Lancet. 1996 Dec 7;348(9041):1566-8. doi: 10.1016/S0140-6736(96)05460-8.
Starvation, disease, death, war, and migration in many developing countries underscore the need for support from the richer nations of the world. In Afghanistan, for example, resources for hospital medicine are appallingly few, as I witnessed during a visit to the department of internal medicine in the Public Health Hospital, Jalalabad, during 1994-95. Infectious disease accounted for more than half of all admissions (mostly malaria and typhoid), and giving multiple drugs was common. According to a WHO report in 1994, conditions in the wards of the department were "the worst ... anywhere in the world". Doctors' salaries were so low that income was supplemented by work in private clinics, where only the better-off could afford to pay for consultation and laboratory tests.
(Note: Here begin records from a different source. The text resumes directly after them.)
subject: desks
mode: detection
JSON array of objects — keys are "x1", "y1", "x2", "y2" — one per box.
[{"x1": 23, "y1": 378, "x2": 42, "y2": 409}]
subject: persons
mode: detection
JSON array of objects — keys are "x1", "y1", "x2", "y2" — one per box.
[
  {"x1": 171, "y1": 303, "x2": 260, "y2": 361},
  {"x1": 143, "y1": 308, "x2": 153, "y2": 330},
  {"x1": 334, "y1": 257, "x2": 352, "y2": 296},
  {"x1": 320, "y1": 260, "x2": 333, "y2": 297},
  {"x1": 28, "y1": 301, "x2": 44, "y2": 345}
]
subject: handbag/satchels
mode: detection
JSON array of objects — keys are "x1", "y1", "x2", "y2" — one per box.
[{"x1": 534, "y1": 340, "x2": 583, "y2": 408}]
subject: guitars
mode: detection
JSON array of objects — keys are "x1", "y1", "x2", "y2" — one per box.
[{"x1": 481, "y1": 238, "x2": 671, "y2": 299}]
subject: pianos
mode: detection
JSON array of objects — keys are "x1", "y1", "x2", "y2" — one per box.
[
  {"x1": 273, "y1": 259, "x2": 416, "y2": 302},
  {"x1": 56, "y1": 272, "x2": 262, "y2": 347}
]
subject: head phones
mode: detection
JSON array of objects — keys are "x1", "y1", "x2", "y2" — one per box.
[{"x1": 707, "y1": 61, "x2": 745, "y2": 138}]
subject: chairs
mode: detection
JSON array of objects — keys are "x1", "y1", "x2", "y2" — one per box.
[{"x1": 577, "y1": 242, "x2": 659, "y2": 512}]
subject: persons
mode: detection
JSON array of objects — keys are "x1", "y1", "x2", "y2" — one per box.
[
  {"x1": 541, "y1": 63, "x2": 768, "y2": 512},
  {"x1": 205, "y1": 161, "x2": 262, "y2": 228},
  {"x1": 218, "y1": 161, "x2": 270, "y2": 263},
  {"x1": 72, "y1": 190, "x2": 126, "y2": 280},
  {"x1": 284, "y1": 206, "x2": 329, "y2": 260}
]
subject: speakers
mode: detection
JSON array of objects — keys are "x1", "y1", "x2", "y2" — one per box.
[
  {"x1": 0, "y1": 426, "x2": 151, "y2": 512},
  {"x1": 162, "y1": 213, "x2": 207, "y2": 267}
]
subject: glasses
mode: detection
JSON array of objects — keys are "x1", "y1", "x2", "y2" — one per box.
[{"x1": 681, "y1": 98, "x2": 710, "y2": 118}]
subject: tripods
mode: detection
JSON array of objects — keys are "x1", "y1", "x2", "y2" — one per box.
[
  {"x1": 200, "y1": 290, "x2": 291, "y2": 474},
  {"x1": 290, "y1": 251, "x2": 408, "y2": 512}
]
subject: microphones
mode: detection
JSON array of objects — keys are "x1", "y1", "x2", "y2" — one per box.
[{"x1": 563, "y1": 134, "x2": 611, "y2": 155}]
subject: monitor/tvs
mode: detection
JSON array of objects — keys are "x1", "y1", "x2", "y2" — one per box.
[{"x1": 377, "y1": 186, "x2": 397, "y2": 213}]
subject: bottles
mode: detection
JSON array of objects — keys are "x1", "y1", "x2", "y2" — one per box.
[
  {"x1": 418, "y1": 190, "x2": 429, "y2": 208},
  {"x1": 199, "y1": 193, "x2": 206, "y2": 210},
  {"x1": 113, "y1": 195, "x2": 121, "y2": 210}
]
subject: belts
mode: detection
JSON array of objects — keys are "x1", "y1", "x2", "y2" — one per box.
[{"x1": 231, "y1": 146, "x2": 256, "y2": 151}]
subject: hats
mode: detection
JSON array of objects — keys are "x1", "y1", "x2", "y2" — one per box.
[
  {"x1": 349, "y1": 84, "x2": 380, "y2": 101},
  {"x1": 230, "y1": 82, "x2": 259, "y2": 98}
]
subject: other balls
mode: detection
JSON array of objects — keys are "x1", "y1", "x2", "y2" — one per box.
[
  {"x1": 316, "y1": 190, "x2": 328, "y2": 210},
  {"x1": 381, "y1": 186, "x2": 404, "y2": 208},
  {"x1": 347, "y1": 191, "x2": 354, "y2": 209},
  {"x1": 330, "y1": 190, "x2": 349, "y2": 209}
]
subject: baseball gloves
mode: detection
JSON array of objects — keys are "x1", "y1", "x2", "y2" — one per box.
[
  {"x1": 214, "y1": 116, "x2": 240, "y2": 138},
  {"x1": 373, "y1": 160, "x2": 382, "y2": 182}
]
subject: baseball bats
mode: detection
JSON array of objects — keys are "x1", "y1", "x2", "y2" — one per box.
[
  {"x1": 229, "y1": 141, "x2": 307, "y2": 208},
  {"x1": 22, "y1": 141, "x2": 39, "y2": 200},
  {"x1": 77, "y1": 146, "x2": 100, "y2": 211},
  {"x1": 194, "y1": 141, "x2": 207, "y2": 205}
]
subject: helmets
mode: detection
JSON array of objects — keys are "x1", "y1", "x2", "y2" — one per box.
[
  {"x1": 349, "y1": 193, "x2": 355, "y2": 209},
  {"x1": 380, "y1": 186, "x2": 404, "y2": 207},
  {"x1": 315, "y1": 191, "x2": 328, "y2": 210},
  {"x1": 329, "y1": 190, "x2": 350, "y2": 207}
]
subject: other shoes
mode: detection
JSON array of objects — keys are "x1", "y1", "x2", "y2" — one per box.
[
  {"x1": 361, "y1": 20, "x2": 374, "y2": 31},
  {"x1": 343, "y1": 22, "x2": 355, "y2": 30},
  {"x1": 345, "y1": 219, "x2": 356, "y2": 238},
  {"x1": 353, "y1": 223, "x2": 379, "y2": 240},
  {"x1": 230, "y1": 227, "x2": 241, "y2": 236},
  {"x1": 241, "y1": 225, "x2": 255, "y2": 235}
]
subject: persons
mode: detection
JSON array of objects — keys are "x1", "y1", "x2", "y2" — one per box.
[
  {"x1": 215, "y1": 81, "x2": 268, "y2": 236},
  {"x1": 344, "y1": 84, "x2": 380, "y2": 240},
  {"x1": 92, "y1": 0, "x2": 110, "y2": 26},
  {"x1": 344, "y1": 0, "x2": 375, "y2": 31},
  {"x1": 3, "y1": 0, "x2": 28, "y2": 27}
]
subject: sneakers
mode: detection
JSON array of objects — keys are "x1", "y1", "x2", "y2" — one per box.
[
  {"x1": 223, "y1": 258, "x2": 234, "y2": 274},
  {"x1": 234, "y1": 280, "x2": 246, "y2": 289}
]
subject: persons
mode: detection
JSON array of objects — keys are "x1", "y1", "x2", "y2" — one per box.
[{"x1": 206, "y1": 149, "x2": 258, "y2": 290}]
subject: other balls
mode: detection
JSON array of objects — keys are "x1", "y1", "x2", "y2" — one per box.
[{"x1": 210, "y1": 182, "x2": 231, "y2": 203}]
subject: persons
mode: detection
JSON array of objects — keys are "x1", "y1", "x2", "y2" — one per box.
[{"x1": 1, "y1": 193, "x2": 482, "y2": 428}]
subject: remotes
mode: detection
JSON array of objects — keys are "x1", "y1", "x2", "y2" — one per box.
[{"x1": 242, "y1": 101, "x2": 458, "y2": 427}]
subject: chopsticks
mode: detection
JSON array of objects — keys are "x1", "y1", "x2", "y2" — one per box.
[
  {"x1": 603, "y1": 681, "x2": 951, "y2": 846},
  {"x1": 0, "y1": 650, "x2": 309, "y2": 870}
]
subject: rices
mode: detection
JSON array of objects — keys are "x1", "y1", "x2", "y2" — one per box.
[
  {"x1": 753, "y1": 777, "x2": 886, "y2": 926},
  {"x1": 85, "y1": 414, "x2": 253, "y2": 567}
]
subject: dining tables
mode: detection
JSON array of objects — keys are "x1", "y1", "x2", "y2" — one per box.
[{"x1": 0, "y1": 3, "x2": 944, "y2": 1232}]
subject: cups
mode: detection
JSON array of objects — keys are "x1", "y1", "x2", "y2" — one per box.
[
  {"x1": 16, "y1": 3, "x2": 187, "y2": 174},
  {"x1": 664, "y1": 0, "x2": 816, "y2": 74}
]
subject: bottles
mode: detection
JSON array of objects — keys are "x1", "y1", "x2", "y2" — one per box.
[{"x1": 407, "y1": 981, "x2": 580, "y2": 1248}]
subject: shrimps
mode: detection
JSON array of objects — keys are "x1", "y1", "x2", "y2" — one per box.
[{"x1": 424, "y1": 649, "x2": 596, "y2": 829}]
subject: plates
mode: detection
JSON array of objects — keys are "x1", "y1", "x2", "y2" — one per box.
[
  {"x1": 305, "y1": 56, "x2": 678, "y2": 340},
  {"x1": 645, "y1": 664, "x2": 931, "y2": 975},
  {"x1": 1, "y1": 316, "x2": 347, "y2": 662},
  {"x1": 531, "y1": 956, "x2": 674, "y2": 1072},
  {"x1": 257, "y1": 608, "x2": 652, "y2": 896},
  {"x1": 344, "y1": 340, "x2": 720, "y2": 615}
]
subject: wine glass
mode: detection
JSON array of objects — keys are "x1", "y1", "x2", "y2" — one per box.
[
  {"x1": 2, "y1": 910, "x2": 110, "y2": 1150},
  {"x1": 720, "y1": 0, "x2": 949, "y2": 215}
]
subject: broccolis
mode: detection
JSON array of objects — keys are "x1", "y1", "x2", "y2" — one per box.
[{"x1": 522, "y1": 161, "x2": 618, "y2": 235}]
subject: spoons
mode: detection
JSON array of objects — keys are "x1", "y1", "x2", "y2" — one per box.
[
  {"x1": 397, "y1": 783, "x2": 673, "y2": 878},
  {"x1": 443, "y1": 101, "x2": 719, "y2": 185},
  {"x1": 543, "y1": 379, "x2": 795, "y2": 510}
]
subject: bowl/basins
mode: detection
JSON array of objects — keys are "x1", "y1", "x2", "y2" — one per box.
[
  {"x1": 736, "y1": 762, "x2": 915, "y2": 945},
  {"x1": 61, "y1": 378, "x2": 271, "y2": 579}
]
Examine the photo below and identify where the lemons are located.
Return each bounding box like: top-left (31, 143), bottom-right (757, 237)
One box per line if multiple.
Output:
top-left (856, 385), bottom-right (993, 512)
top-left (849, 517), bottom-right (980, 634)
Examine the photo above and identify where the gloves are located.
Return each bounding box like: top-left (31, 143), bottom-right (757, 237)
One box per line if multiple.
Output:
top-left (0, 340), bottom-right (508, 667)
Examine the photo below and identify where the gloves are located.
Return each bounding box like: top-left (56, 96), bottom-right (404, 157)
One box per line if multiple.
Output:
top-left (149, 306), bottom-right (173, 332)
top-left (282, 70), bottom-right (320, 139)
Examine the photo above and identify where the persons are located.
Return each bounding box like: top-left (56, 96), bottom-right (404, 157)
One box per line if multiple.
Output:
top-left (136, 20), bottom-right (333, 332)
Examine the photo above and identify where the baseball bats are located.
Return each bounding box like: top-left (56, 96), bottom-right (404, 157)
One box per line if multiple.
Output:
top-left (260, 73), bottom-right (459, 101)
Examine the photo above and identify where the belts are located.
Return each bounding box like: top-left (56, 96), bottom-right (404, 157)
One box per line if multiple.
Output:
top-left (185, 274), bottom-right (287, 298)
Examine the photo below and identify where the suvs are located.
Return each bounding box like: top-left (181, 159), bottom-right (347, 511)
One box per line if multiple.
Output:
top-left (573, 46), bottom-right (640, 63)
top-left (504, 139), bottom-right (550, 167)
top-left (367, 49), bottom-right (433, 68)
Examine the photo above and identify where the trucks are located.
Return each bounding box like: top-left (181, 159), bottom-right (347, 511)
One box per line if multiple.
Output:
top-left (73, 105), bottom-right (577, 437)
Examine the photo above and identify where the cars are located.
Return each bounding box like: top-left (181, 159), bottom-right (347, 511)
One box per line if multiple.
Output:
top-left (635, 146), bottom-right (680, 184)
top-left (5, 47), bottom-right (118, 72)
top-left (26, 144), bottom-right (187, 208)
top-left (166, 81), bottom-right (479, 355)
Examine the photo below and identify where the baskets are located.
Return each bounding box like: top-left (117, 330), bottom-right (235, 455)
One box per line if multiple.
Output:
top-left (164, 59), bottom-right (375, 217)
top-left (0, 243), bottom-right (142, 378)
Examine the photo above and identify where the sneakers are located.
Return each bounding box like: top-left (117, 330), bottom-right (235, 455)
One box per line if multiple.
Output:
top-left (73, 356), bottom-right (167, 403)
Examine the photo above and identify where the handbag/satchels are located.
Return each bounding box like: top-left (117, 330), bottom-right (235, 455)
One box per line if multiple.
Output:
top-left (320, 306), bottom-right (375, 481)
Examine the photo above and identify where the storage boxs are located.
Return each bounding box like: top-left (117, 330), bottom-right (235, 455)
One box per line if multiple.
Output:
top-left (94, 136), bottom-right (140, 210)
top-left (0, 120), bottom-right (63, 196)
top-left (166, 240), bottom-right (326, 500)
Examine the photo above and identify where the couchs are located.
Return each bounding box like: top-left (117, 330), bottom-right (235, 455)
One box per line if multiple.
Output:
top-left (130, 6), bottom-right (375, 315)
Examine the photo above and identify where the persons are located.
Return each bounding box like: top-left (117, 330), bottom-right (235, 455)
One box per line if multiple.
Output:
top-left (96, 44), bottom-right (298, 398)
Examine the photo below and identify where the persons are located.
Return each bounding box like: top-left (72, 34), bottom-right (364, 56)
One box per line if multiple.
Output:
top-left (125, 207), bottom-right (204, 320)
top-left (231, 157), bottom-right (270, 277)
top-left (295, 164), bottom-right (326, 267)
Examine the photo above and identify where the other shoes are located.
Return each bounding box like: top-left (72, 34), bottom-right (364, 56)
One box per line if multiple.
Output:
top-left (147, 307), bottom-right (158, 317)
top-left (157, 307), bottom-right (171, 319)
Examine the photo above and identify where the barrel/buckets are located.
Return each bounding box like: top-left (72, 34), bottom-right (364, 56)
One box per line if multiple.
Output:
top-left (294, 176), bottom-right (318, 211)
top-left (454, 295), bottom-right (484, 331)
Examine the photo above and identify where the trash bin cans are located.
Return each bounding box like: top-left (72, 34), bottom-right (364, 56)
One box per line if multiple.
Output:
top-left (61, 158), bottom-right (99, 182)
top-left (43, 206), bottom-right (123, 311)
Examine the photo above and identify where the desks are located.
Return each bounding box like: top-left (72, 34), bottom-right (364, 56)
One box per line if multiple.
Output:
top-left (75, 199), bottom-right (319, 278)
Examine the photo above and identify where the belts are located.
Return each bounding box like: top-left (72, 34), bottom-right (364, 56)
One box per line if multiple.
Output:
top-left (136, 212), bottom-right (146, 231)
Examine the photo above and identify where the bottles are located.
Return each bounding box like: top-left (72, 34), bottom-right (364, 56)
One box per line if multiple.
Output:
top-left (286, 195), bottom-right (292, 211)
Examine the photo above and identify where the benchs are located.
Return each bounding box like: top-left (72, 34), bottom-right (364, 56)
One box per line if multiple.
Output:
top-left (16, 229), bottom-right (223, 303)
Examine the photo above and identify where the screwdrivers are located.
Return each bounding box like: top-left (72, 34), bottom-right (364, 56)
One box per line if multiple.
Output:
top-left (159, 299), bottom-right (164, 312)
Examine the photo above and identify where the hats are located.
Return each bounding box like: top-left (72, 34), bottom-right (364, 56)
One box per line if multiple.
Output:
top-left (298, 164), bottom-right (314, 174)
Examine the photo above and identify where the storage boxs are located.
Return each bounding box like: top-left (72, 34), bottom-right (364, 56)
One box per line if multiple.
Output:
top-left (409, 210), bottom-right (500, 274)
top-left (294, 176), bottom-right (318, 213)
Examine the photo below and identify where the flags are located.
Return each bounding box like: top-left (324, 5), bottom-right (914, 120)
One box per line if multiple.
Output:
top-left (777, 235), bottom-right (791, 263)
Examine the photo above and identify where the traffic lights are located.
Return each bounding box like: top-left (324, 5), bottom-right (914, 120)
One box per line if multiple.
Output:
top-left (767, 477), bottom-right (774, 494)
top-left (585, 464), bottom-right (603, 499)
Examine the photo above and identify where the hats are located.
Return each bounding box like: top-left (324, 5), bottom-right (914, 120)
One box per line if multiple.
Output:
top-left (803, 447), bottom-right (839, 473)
While poverty and political instability remain, there is little hope for Afghanistan.
许多发展中国家面临的饥饿、疾病、死亡、战争和移民问题凸显了世界上较富裕国家提供支持的必要性。例如,在阿富汗,医院医疗资源少得惊人,1994年至1995年我访问贾拉拉巴德市公共卫生医院内科时就亲眼目睹了这一情况。传染病占所有住院病例的一半以上(主要是疟疾和伤寒),同时使用多种药物的情况很常见。根据世界卫生组织1994年的一份报告,该科室病房的条件是“世界上任何地方最差的”。医生的薪水很低,只能通过在私人诊所工作来补贴收入,而只有富裕人群才付得起诊疗费和化验费。只要贫困和政治不稳定状况依然存在,阿富汗就几乎没有希望。